Y	Hacker News new \| ask \| show \| jobs

by MSM 2350 days ago

S3 != a data lake.

If you're able to solve the problems that you were previously using oracle or SQL Server for with S3, more power to you, but the truth is that to replicate the functionality of that old Oracle server you'll start with S3, but you'll also want some querying (Aurora? RDS? Hbase?), probably some analytics and ingestion (Redshift? Kinesis? Elastic? Hive? Oozie? Airflow?), along with some security now that you've got multiple tools interacting (Ranger? Knox?), probably some load balancing (Zookeeper?), maybe some lineage and data cataloging (Atlas?), etc.

In my experience what starts with "Just throw some data in S3, forget that old crusty expensive server!" ends with 22 technologies trying to cohesively exist because each one provides a small but necessary slice of your platform. Your organization will never be able to find one person who is an expert in all of these (on the contrary, you can find an Oracle, or DB2, or SQL Server expert for half the money) so you end up with seven folks who are each an expert in three of the 22 pieces you've cobbled together, but they all have slightly different ideas on how things should work together, so you end up with a barely functioning platform after a year's worth of work because you didn't want to just start with a $400k license from Oracle.

3 comments

threeseed 2349 days ago

Not sure what you are talking about.

If you have S3 you can use Athena, Redshift Spectrum or Spark as query layer. It's not 22 technologies.

You don't need ElasticSearch, Ranger, Knox, Zookeeper etc as they have nothing to do with querying.

link

dx034 2349 days ago

But then it's far from basically free. Even overpriced Oracle databases can end up cheaper than locking into AWS in these cases (my experience).

link

derefr 2349 days ago

I think the presumption that's differing here is query workload.
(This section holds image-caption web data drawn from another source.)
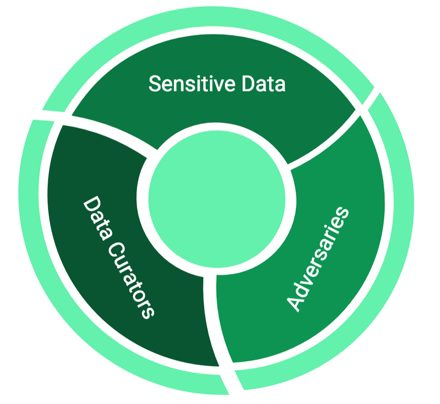 A circle divided into three sections labeled Sensitive Data, Adversaries, Data Curators.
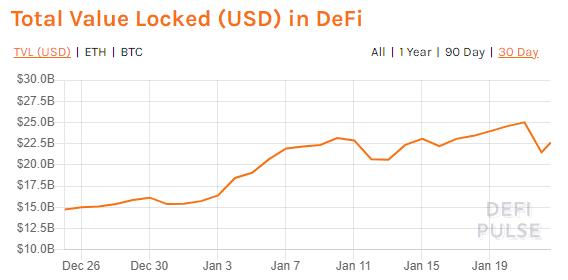 Total Value Locked DeFi Pulse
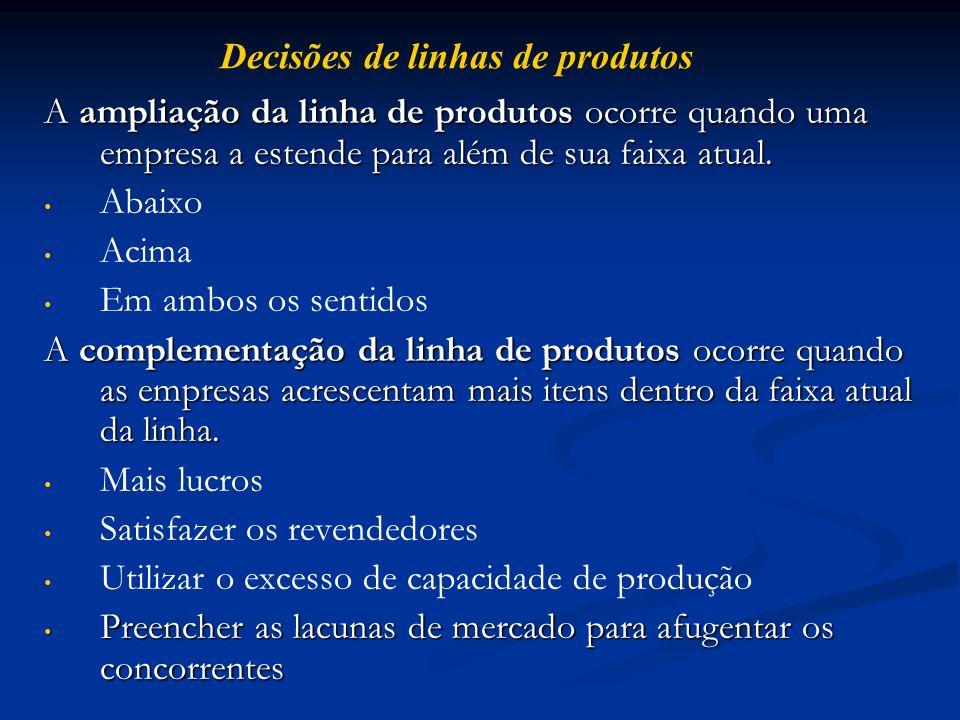 A ampliação da linha de produtos ocorre quando uma empresa a estende para além de sua faixa atual. Abaixo Acima Em ambos os sentidos A complementação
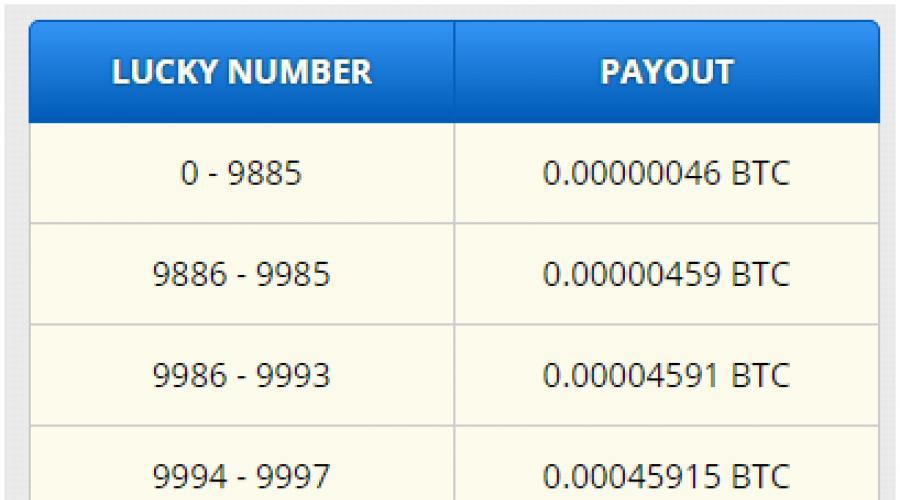 gyors módja a bitcoinok keresésének)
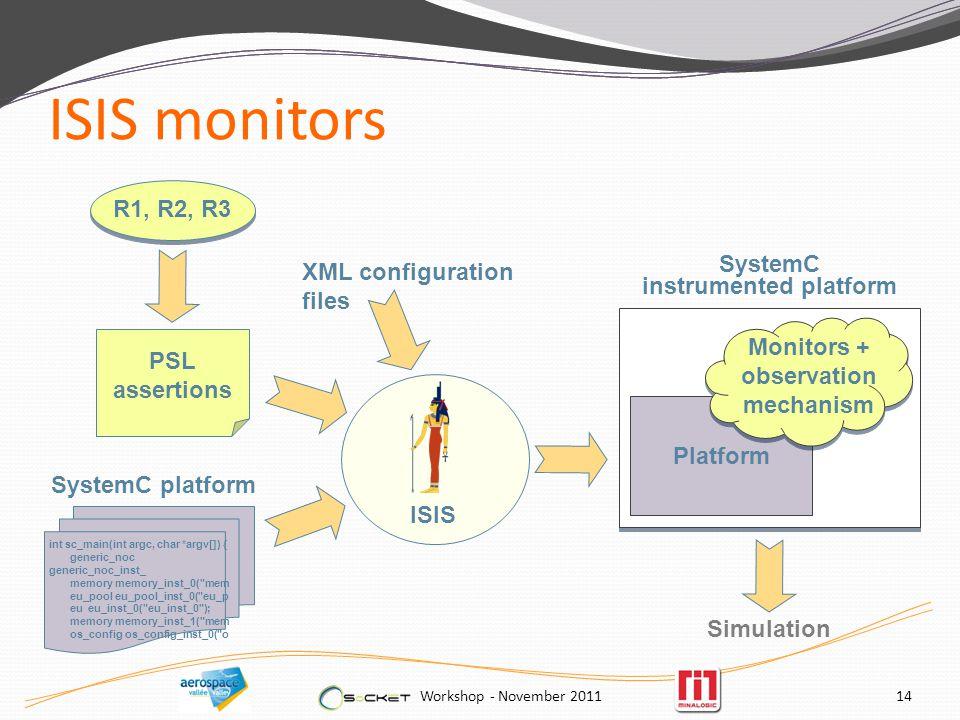ISIS monitors Workshop - November 201114 ISIS SystemC platform int sc_main(int argc, char *argv[]) { generic_noc generic_noc_inst_ memory memory_inst_0( mem eu_pool eu_pool_inst_0( eu_p eu eu_inst_0( eu_inst_0 ); memory memory_inst_1( mem os_config os_config_inst_0( o R1, R2, R3 PSL assertions Simulation Platform Monitors + observation mechanism SystemC instrumented platform XML configuration files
An OLAP database is, in the default case, an always-online instance or cluster, costing fixed monthly OpEx.

Whereas, if your goal in having that database is to do one query once a month based on a huge amount of data, then it will certainly be cheaper to have an analytical pipeline that is "offline" except when that query is running, with only the OLTP stage (something ingesting into S3; maybe even customers writing directly to your S3 bucket at their own Requester-Pays expense) online.

link

billman 2349 days ago

My biggest problem with Oracle is not the database itself. There is no doubt that Oracle is a fine piece of software, and is bullet proof, and has decades of experience built into it.

My problem is the scalability and elasticity of it's licensing model. It doesn't meet the needs of today's analytics without spending enormous amounts of money up front.

link

cjalmeida 2349 days ago

Nope. One can start easily with Airflow+Spark(ERM)+Presto+S3 and get about 80% what'd get from your run of the mill Oracle database. At a fraction of the price, without half the headache in procurement, licensing or performance tweaking. And better scalability.

You'd be looking at $M in licenses for anything half-serious based in Oracle tech. Becoming good at replacing Oracle stuff probably has been one of the best paying jobs for a while.

link